Mia had to find him.
She had to find Ben.
------
It took Mia two days to gather the courage to venture back into the woods. She couldn't go back to the fields; they were too wide, too open, and the breeze would surely catch her there. The woods, however, they were narrow, they were dense, and maybe there, in the shadows, she could find a way to track the wind, to track where it had taken her brother.
She grabbed a small bundle, something to keep her fed, though she barely touched it. Her heart wasn't in food or water; it was in finding Ben.
The trees stood like sentinels, their gnarled branches stretching high, as if to grasp at the very sky itself. The wind, soft as it was, whispered through them, but Mia could hear the sound—low, guttural, like a creature moving just beneath the earth, always just out of reach. The same feeling she had when she first saw Ben reach out toward it.
With each step deeper into the woods, Mia felt herself being drawn further away from what was safe. The air grew colder, though the heat of the sun still hung heavy in the sky. The woods felt alive, as though the earth itself had become aware of her presence. Her every footstep echoed in the silence, and she was certain she could hear something—no, someone—moving in the shadows.

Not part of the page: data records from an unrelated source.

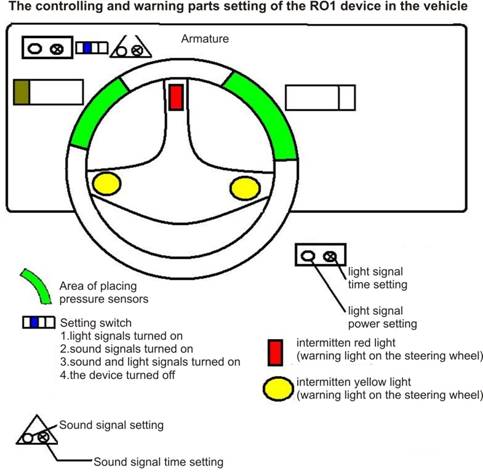 The controlling and warning parts setting of the RO1 device in the vehicle

Armature

Area of placing pressure sensors

Setting switch
1.light signals turned on
2.sound signals turned on
3.sound and light signals turned on
4.the device turned off

Sound signal setting

Sound signal time setting

light signal time setting

light signal power setting

intermitten red light
(warning light on the steering wheel)

intermitten yellow light
(warning light on the steering wheel)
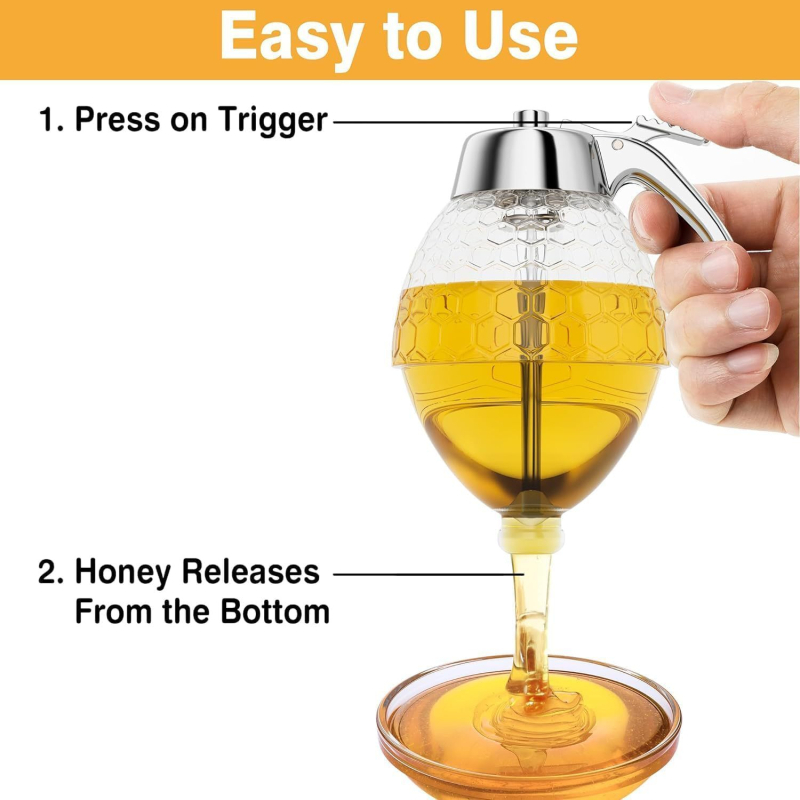 Easy to Use

1. Press on Trigger

2. Honey Releases From the Bottom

There was something else. A voice, soft but insistent, called to her from within the depths of the trees. It was nothing like Ben's voice—Ben had always been a quiet boy—but it had a kind of pull to it. She stopped and listened, her breath catching in her throat.
"Mia…"
She froze, her heart slamming into her ribs. It was her brother's voice, faint, impossibly faint, but unmistakably his.
Her legs moved before she could stop them. She ran, through the thick trees, following the sound, though it wasn't growing any closer. Her body screamed for her to stop, to turn back, to leave the woods and never return. But she couldn't. Not without him.
The voice called again, but this time it wasn't Ben.
"Mia…"
It was someone else. Someone she didn't recognize. The voice was strained, desperate, but twisted—like it was broken. Mia didn't stop. She couldn't stop. She kept running, the wind picking up again, pulling at her hair, her clothes, pushing her forward.
And then she found it.
A clearing. A vast, empty stretch where the earth had been torn apart.
At the center of it stood a single figure, hunched over. It didn't look human, but it was hard to tell. Its limbs were wrong—too long, too twisted—and its face was hidden by shadows. But from beneath it, she could see the bodies of children. Children who had been taken. Children who had disappeared, their eyes wide open, staring at nothing.
And there, on the far side of the clearing, was Ben.
He didn't see her. His body was stiff, unmoving. He stood, his face pale, his mouth stretched in a grimace. His hands were curled into fists at his sides, as if he was trying to hold on to something.
"Mia…" The voice came again, but it wasn't from Ben.
It was from the thing in the clearing.
It stepped forward, a long, cruel smile stretching across its face. The eyes behind it were hollow, black pits that swallowed everything around them.
Mia didn't wait. She ran, her legs burning, her breath ragged, but the wind was there again, too strong, too much. It picked her up, slammed her into the earth, and she could hear the thing's laughter in her head, twisting, grinding like it was made of bone.
She looked up.
Ben was gone.
There was nothing left but the wind and the sound of her own heartbeat as she was dragged away.